**TESTO DI RIFERIMENTO**

##########

Dopo una lunga odissea durata ben quattro anni, il paventato secondo capitolo di Oudeis ha visto finalmente la luce. Nell’ormai lontana recensione al primo volume si evidenziava una scelta narrativa orientata al percorso esistenziale del protagonista piuttosto che all’aspetto avventuroso dell’epica. Un fumetto spiazzante per il modo in cui affrontava la riscrittura dell’opera omerica attraverso una chiave di lettura grafica quantomeno innovativa.
Il primo capitolo di Oudeis risultava un’opera lenta e volutamente frammentata con poca azione e tante citazioni più o meno esplicite dell’Odissea di Omero. Questo secondo e conclusivo capitolo non andrebbe letto separatamente dal precedente; era difatti evidente sin dall’inizio che un tale fumetto avrebbe ottenuto maggiore interesse se fosse stato presentato come racconto unitario piuttosto che frammentato in due volumi. La necessità di una tale divisione risulta facilmente comprensibile sia dal punto di vista editoriale che economico, tuttavia resta il suggerimento per tutti i lettori di affrontare i due volumi in modo unitario. Inutile nascondere che una vicinanza tra le date di pubblicazione avrebbe aumentato l’effetto traino tra i volumi, tenendo alto l’entusiasmo del pubblico.
Rispetto al primo volume non cambia di certo il codice narrativo utilizzato per il racconto anche se viene data una certa concessione all’azione, necessaria per sbloccare un personaggio che altrimenti avrebbe continuato a vagare in circolo attorno a sé stesso finendo col non risolvere nulla. Resta invariato l’uso proficuo di citazioni omeriche e l’inserimento di vari personaggi e divinità più o meno riconoscibili (come Poseidone e la meno facilmente identificabile Atena-Netneuroma) piegati alla necessità stilistiche dell’autore. Ma soprattutto, ritroviamo un Ulisse che, pur muovendosi e lottando per la propria affermazione ed autodeterminazione (esemplare il fatto che ad aiutarlo sia proprio il pupazzo Ego), continua a viaggiare molto di più all’interno di sé stesso e dei suoi ricordi che nel mondo reale.
Questo “non” luogo o luogo virtuale all’interno del quale Oudeis si muove lascia scorgere un pensiero dell’autore non da sottovalutare. Si evidenzia ancora una volta come lo smarrirsi sia più importante del semplice andare verso una meta (concetto ribadito nei proemi di entrambi i volumi), perché il luogo verso cui si tende non esiste realmente ma è appunto virtuale. Tuttavia non sembra che le potenzialità di una tale intuizione siano pienamente sviluppate. Durante tutta la lettura resta come una sensazione di incompletezza, di insoddisfazione: è come se si percepisse un qualcosa che non viene mai completamente svelato, mai affrontato in modo chiaro. È come se l’autore si volesse spingere nell’introdurre un argomento che pero’ utilizza solo in modo parziale come “giustificazione” delle magnifiche costruzioni grafiche o come punto di appoggio per poter andare avanti e perdersi. Quella realtà virtuale, chiaramente chiamata in causa dal nome della meta del protagonista (.it), non vede sviluppi degni di un approfondimento particolare.

##########

**ESERCIZI PROPOSTI**
**A.** Trascrivi dalla recensione su Oudeis il passo che si apre con le parole contenenti "Il primo capitolo" e si chiude con "l’entusiasmo del pubblico.".
**B.** Per favore, prosegui la recensione su Oudeis dal punto in cui si interrompe.

**DATI GREZZI**
##########

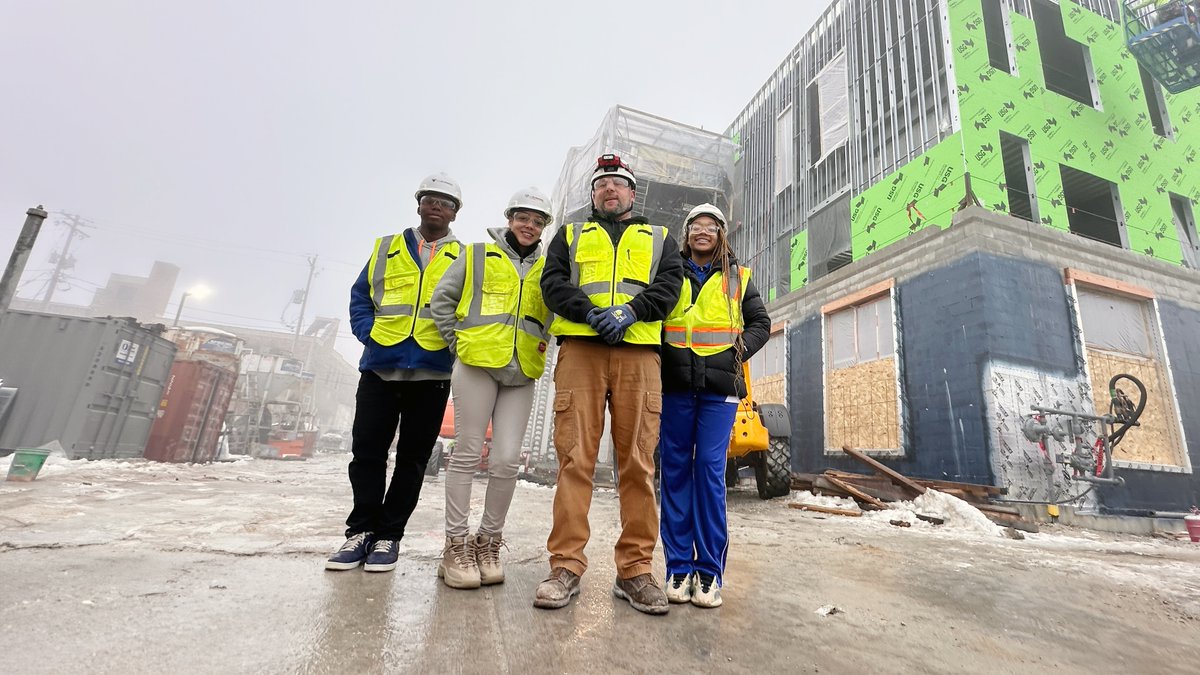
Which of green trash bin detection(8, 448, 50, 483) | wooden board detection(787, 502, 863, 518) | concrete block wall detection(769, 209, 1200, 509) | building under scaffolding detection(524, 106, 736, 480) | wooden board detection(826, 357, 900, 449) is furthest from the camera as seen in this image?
building under scaffolding detection(524, 106, 736, 480)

##########

**RISPOSTE SCRITTE**
**A.**
Il primo capitolo di Oudeis risultava un’opera lenta e volutamente frammentata con poca azione e tante citazioni più o meno esplicite dell’Odissea di Omero. Questo secondo e conclusivo capitolo non andrebbe letto separatamente dal precedente; era difatti evidente sin dall’inizio che un tale fumetto avrebbe ottenuto maggiore interesse se fosse stato presentato come racconto unitario piuttosto che frammentato in due volumi. La necessità di una tale divisione risulta facilmente comprensibile sia dal punto di vista editoriale che economico, tuttavia resta il suggerimento per tutti i lettori di affrontare i due volumi in modo unitario. Inutile nascondere che una vicinanza tra le date di pubblicazione avrebbe aumentato l’effetto traino tra i volumi, tenendo alto l’entusiasmo del pubblico.

**B.**
Alcuni aspetti, come quello della virtualità, sembrano restare impliciti nel loro significato più profondo, il che li rende forse di difficile interpretazione da parte del pubblico. Come se la cifra intimista e introspettiva del viaggio venga messa in chiaro solo apparentemente, tramite disegni spettacolari, ma resti ben nascosta nella narrazione. L’autore sembra volerci raccontare qualcosa che, poi, preferisce nascondere, lasciando al lettore la capacità d’interpretazione. Del resto, con Oudeis Di Giandomenico è alla sua prima prova da autore completo ed è certo che il soggetto scelto non è certamente dei più semplici; ma ciò non può essere una giustificazione per la mancata (volutamente?) comunicazione esplicita di quest’opera.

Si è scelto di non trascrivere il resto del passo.